Keywords

1 Introduction

Generic visual tracking is a crucial task in computer vision aiming at locating the specific continuous object in video. Limited information, usually the first annotation is provided during visual object tracking. One unique characteristic of generic object tracking is that no prior knowledge (e.g., the object class) about the object, as well as its surrounding environment, is allowed [1]. The quality of localization and scale estimation of target are the most influential factor of the performance.

Recently, localization and scale estimation tend to be two subtasks of the tracking problem [2]. Before the deep learning methods, trackers based on Discriminative Correlation Filter (DCF) [3, 4] framework took dominant positions in tracking method. Traditional correlation trackers suffer from inefficiency and low accuracy due to its inherent flaw. It is natural that the deep learning ways are applied to other computer vision tasks, such as object detection, semantic segmentation and visual tracking. SiamFC [5], introduces siamese learning paradigm into visual object tracking, though it employs brutal multi-scale test which is inaccurate and inefficiency [2]. Then, SiamRPN tracker family [6,7,8] perform an accurate and efficient target scale estimation by introducing the Region Proposal Network (RPN) [9]. However, the pre-defined anchor settings not only introduce ambiguous similarity, but also demand huge prior-knowledge about target. SiamFC++ [10] adopts the anchor-free regression and classification style based on Siamese learning paradigm, it still heavily rely on the sufficient prior-knowledge about target. Motivated by the aforementioned analysis, we propose three suggestions on designing modern visual object trackers:

  • Balance between online learning and offline training: The breakthroughs on object detection provide a better way to replace multi-scale estimation in object tracking. For example, RPN [9] structure achieves astonishing accuracy in SiamRPN [6]. Because siamese formulation does not provide a powerful discriminative model, we highly recommend that online learning needs to be well-designed. The Correlation based trackers [3, 4, 11, 12] are able to tackle with online model updation. However, the problems of model drift and insufficient training of online model result in low accuracy.

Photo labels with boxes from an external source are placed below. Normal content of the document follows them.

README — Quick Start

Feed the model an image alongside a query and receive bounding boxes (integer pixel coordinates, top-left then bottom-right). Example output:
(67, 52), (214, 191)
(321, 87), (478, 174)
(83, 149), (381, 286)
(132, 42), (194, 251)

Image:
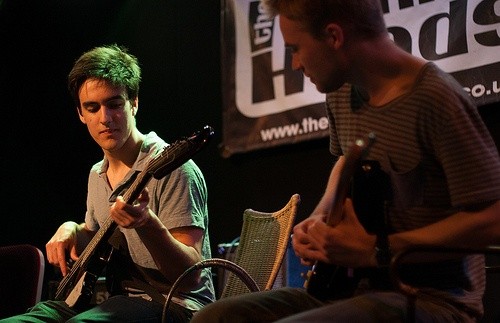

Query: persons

(0, 43), (217, 323)
(187, 0), (500, 323)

  • Fully utilization of Multi-level deep convolutional features: Deep model should be trained for robustness, while the shallow model should emphasize accurate target localization [13]. We highly recommend that deep and shallow models should be emphasized equally in order to have better robustness performance. Even though the high quality training data is crucial for the success of end-to-end representation [7], we argue that models designed for both deep and shallow features can reduce the burden of offline training.

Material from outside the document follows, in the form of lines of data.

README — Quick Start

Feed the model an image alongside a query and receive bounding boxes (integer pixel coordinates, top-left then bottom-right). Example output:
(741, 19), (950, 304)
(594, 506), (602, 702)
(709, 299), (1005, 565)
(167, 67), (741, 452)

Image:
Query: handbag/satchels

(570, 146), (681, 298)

  • Online searching strategies are highly recommended in scale estimation branch: Both the RPN structure from Faster-RCNN [9] or one-stage anchor-free detection from FCOS [14] output the coordinates of target directly without online searching strategy. We strongly consist that it cannot tackle with severe appearance deformation and complex scenes. In our work, we choose the IoU-Net [15] prediction proposed by Atom [2] as our scale estimation branch. It can perform online searching strategy when the coarse location of target is determined.

2 Related Work

Generic object tracking can be divided into two frameworks: Tracking framework and detection framework. Generally, tracking framework trackers are mainly based on correlation filters. MOSSE [4] proposes a CF tracker by learning a minimum output sum of squared error for target appearance and calculate in Fourier domain. KCF [3] adopts ridge regression and circulant matrix to facilitate the speed of calculation in Fourier domain. C-COT [16] converts feature maps of different resolutions into a continuous spatial domain to achieve better accuracy. The subsequent ECO [17] has better efficiency by removing the redundant correlation filters.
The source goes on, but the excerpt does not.